Here is the table showing my results
This table shows the average resistances of the previous table. With this I can draw an accurate graph.
See line graph
Analysis and Conclusion
From the graph I have drawn you can see that my prediction was correct – that the amount of resistance would increase as the length increased. As the line of best fit I have drawn is straight, I know that the amount of resistance increases in proportion to the wire length.
The reason resistance occurs is that the atoms of all conductors have free electrons in their outer shell. This means that the other electrons can move freely even in a solid substance. When there is a potential difference across a conductive metal all of the free electrons arrange themselves into lines moving in the same direction. This forms electrical current. When the free electrons in the wire collide with the atoms of the wire, resistance occurs. Resistance turns electrical energy into heat energy, so the more resistance there is the more energy is lost. That means that the collisions slow down the flow of electrons and takes away some of their charged energy.

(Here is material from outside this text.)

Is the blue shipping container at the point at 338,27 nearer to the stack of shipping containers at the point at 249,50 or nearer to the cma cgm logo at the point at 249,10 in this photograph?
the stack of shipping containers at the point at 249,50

Therefore, if the length of a wire is increased then the amount of resistance will also increase because the electrons will have to travel further, so they will have more collisions. The resistance increases in proportion to the length as the amount of atoms in wire also increases in proportion to its length.
This means that if the length of wire was doubled, the amount of atoms would double and therefore the amount of collisions and resistance would also double.
Evaluation
I think that my experiment worked well and produced reliable results. I think this because the results I have achieved coincide with the scientific research I have carried out. There were no absolute anomalous results, but my results were not all perfect. I think that the problems with my experiment were that the electrical current going through the wire caused it to heat up which meant there was an increase in resistance and that because the wire was coiled, it was very difficult to straighten and to get accurate measurements. Therefore if I were to repeat the experiment I would let the wire cool down more often than in the last experiment, carry out the experiment in a temperature controlled area and carefully lay out the wire so that it is completely straight.
I would also change the circuit to the circuit below so the voltmeter is only reading the voltage in the wire, not the whole circuit.
Another way to improve the accuracy of my results would be to change the crocodile clip ends of the wires from the voltmeter to be slimmer and more accurate. To expand the experiment you see how the different widths and materials of wire affect the resistance in relation to its length.